@amaster507 I don’t think Dgraph’s approach to HA and multi tenancy (either poor man’s MT or enterprise MT) is sufficient here. The goal to achieve is to avoid cascading failures.
We have to accept that all software is written by humans, and humans have a reputation for being idiots . Imagine I have two teams (T1 and T2) operating on the same Dgraph cluster. In Dgraph multi tenancy, each team will get their own prefix for 2 predicates (1-a, 1-b and 2-a, 2-b). Now Dgraph does not guarantee that groups are aligned along the multi tenancy boundary, so group 1 in Dgraph may get 1-a, and 2-b, while group 2 get 1-b and 2-a.
Now team T1 writes code that goes through 4 levels of code review, as they are a super critical path in the system.
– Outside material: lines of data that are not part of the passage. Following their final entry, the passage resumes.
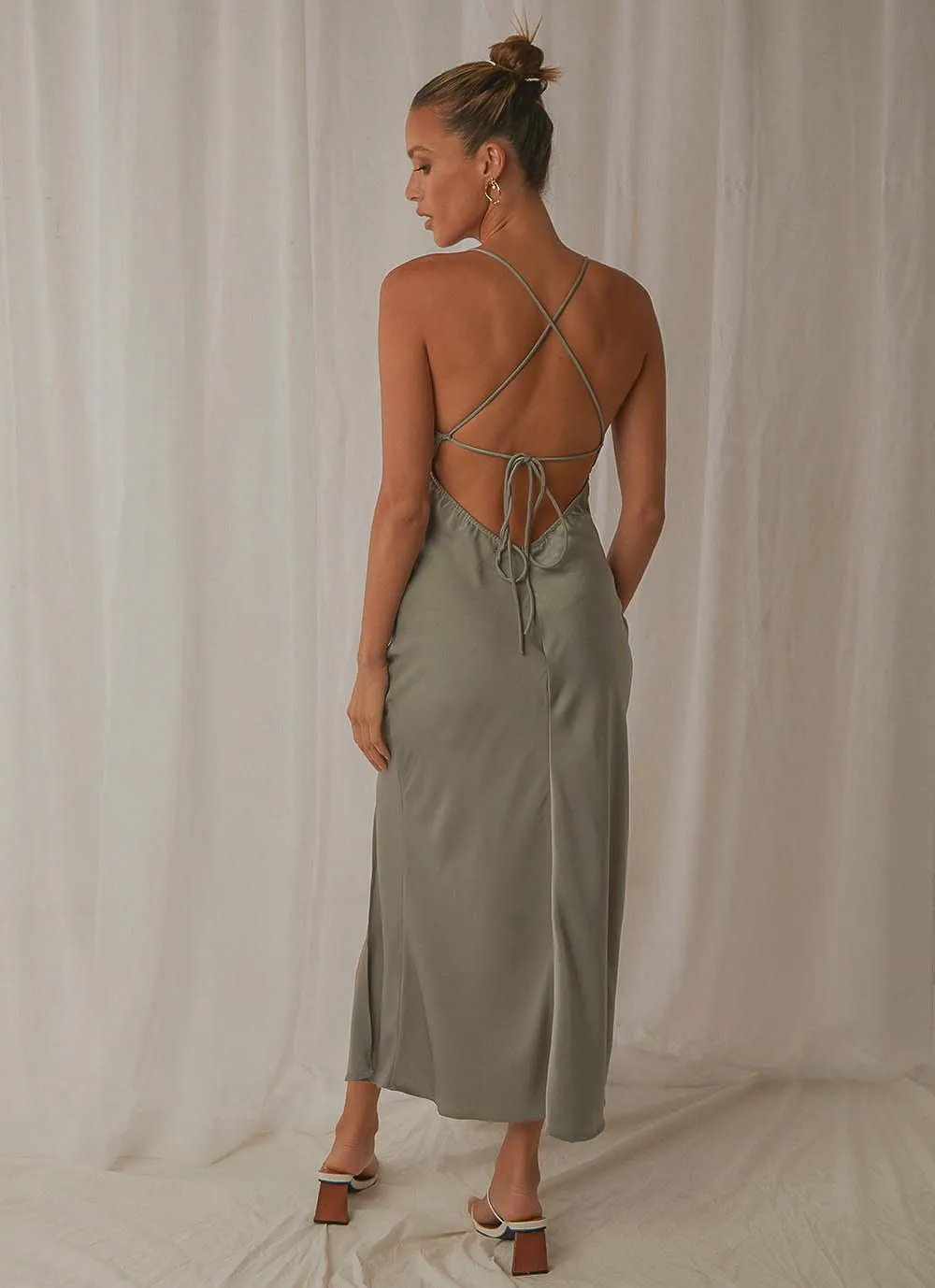 Sun Comes Up Midi Dress - Sage sold by Peppermayo product image thumbnail 5
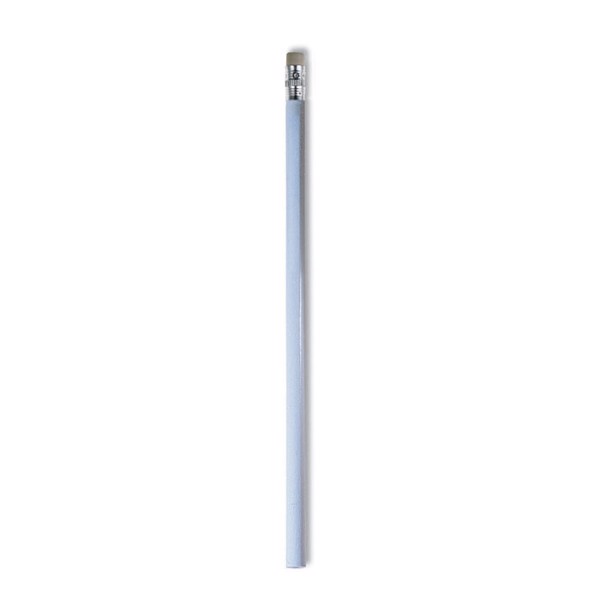 Pencil with eraser Stomp - White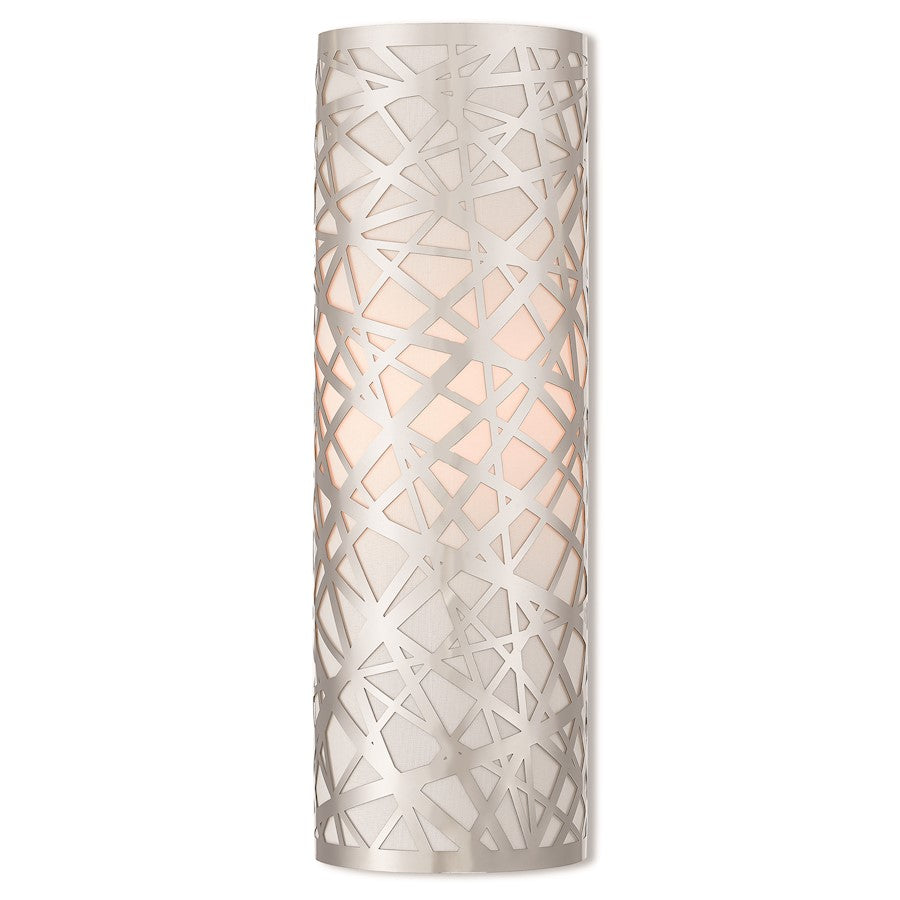 Livex Allendale 1 Light Wall Sconce in Polished Chrome, 5"w x 15"h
Team T2 on the other hand, doesn’t have the budget or the patience, mostly because they are an internal team in charge of building an app to order lunch for everyone. But someone on T2 writes a bad query. Like a really bad query. And accidentally calls it in a for loop that fires this query every 200ms (thanks to forgetting to await on a javascript promise in a loop).
Now the result: Team T1, who is just seeing normal load, starts seeing more and more latency on their API response time, even though there was no difference in load. Eventually, Dgraph starts giving more and more CPU over to the bad queries that team T2 writes, until T1 just stops working all together.
Sure, you could add a query-limit, which limits all queries to 500ms or whatever, but that’s an arbitrary limit, and affects all namespaces, so now you need buy in from multiple different teams, not just T1 and T2.
By problem is by no means unique to Dgraph, as all data stores suffer from the same issue. Hardware isolation (ie, separate hardware for each database) is the only solution I know of to solve this.
ETA/TL;DR: The point I’m trying to make is that most HA solutions work on solving hardware or network failure. Resource exhaustion / starvatio due to human error is a much more common problem, at least in my experience.